Anomaly Detection Example
The anomaly detection example demonstrates how to set up an anomaly detection pipeline that reads text from Pub/Sub in real time, and then detects anomalies using a trained HDBSCAN clustering model.
Dataset for Anomaly Detection
This example uses a dataset called emotion that contains 20,000 English Twitter messages with 6 basic emotions: anger, fear, joy, love, sadness, and surprise. The dataset has three splits: train (for training), validation, and test (for performance evaluation). Because it contains the text and the category (class) of the dataset, it is a supervised dataset. You can use the Hugging Face datasets page to access this dataset.

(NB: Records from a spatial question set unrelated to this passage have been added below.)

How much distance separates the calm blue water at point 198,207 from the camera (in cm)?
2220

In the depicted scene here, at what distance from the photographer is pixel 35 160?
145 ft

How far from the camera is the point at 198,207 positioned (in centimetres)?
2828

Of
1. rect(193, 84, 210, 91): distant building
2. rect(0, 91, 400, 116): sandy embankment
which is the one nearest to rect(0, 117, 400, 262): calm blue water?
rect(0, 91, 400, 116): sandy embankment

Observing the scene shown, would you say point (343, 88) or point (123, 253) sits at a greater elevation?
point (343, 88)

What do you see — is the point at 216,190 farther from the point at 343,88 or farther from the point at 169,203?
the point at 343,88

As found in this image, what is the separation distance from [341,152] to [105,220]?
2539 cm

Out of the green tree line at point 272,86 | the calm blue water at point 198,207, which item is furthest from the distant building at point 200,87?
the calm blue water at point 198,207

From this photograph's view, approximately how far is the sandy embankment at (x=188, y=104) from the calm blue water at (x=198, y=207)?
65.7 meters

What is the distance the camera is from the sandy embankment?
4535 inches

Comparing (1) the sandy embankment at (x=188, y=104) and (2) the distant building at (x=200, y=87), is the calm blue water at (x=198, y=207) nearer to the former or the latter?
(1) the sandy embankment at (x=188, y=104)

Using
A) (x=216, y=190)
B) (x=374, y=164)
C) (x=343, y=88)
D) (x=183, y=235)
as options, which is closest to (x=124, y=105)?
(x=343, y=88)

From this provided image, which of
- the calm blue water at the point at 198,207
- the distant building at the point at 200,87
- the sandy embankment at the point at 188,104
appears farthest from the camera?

The following text shows examples from the train split of the dataset:
Text | Type of emotion |
---|---|
im grabbing a minute to post i feel greedy wrong | Anger |
i am ever feeling nostalgic about the fireplace i will know that it is still on the property | Love |
ive been taking or milligrams or times recommended amount and ive fallen asleep a lot faster but i also feel like so funny | Fear |
on a boat trip to denmark | Joy |
i feel you know basically like a fake in the realm of science fiction | Sadness |
i began having them several times a week feeling tortured by the hallucinations moving people and figures sounds and vibrations | Fear |
Anomaly Detection Algorithm
HDBSCAN is a clustering algorithm that extends DBSCAN by converting it into a hierarchical clustering algorithm and then extracting a flat clustering based in the stability of clusters. When trained, the model predicts -1
if a new data point is an outlier, otherwise it predicts one of the existing clusters.
Ingestion to Pub/Sub
Ingest the data into Pub/Sub so that while clustering, the model can read the tweets from Pub/Sub. Pub/Sub is a messaging service for exchanging event data among applications and services. Streaming analytics and data integration pipelines use Pub/Sub to ingest and distribute data.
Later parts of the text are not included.